It’s fairly common knowledge that Facebook uses a specific algorithm to determine which items show up on your news feed. Although us mere mortals outside of the site don’t know exactly how it all works, we do know that it has to do with a variety of factors, including word usage and how many people like or comment on the status. Caleb Garling, a writer from The Atlantic, tried out a little experiment where he posted a fake status but used words indicating that something big and important was happening.
Once Facebook picked up on phrases like “big news,” “so excited to begin” and “all of your support,” it began putting Caleb’s status at the top of his friends’ news feeds. As his friends continued to like and comment, Facebook showed the status to more and more people.
It’s an interesting set-up and makes a lot of logical sense. You’d much rather hear about someone’s big life change instead of what was for dinner, right? But coming from personal experience, Facebook’s algorithm has often been a disappointment to me. I’ve noticed that I see posts from the same exact people over and over again…usually those annoying people from high school ranting about how life sucks. Sometimes there’s a good variety of posts on my news feed, but other times it feels like I only have 10 Facebook friends. It can get frustrating.

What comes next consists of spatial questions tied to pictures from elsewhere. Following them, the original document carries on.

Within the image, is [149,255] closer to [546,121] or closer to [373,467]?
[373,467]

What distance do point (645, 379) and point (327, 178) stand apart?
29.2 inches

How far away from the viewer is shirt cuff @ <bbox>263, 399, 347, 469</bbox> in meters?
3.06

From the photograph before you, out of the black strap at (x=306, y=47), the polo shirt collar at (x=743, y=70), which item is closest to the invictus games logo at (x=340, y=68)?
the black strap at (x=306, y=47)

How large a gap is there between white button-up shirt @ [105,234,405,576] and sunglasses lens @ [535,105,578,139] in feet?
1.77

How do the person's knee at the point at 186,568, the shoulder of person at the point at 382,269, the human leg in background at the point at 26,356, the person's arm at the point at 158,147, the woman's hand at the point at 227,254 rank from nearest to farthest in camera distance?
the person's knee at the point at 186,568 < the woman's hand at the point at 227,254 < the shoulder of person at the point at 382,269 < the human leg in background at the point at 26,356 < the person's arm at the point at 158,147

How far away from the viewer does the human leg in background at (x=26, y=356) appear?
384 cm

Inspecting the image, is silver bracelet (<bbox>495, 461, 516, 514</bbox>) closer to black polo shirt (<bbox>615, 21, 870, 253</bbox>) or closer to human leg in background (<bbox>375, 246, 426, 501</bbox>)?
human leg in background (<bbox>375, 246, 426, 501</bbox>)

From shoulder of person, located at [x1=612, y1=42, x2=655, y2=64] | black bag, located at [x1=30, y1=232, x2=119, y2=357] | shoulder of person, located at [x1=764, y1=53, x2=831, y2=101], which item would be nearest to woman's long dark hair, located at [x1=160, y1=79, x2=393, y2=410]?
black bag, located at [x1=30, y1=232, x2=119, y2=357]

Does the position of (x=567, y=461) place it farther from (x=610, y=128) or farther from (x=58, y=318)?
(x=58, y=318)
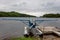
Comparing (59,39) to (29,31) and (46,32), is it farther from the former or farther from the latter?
(29,31)

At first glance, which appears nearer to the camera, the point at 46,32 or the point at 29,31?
the point at 46,32

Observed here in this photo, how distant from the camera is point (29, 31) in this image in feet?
82.6

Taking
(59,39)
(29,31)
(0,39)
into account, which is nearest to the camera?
(59,39)

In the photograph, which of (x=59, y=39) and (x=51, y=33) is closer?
(x=59, y=39)

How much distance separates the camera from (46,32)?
19781 mm

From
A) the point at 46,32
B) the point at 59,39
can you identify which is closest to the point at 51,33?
the point at 46,32

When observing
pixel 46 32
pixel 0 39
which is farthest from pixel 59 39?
pixel 0 39

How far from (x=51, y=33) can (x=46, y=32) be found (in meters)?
0.63

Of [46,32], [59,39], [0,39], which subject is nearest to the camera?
[59,39]

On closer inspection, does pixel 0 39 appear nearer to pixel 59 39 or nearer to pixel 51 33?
pixel 51 33

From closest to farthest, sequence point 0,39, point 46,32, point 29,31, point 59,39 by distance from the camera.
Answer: point 59,39, point 46,32, point 0,39, point 29,31

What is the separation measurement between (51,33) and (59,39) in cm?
434

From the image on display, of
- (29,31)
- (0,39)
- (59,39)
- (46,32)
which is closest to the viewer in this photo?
(59,39)

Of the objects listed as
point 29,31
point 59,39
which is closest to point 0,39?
point 29,31
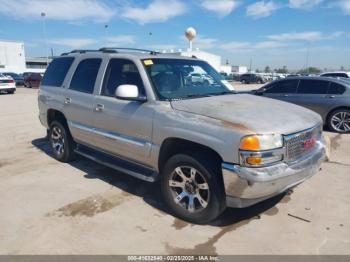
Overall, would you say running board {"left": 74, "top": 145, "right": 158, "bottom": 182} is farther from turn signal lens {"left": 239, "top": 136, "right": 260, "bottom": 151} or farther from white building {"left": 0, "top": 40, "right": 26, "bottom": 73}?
white building {"left": 0, "top": 40, "right": 26, "bottom": 73}

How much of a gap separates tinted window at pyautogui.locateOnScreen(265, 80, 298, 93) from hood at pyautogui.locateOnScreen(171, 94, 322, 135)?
19.4 ft

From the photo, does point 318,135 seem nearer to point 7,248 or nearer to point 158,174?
point 158,174

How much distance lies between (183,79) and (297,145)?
181 centimetres

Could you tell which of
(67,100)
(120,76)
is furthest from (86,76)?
(120,76)

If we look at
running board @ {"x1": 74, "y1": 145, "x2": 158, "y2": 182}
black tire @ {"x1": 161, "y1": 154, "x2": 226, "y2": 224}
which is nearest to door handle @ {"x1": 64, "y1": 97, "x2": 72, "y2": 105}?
running board @ {"x1": 74, "y1": 145, "x2": 158, "y2": 182}

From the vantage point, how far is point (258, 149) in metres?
3.08

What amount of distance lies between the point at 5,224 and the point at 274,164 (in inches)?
122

I’d be curious to see what would happen if the site created some sort of personal algorithm for each user. Rather than tracking the phrases of what generally interests people, the site could track phrases related to statuses you tend to like or comment on. This would be a sort of personalization for the user and would also guarantee updates that interest the user. I imagine our social networking communities would become smaller and more tailored to what we care about. This would be a positive change for the user, but it would limit the global characteristics of a social networking site. To every positive, there will be a negative, but we have to determine if the change is worth it.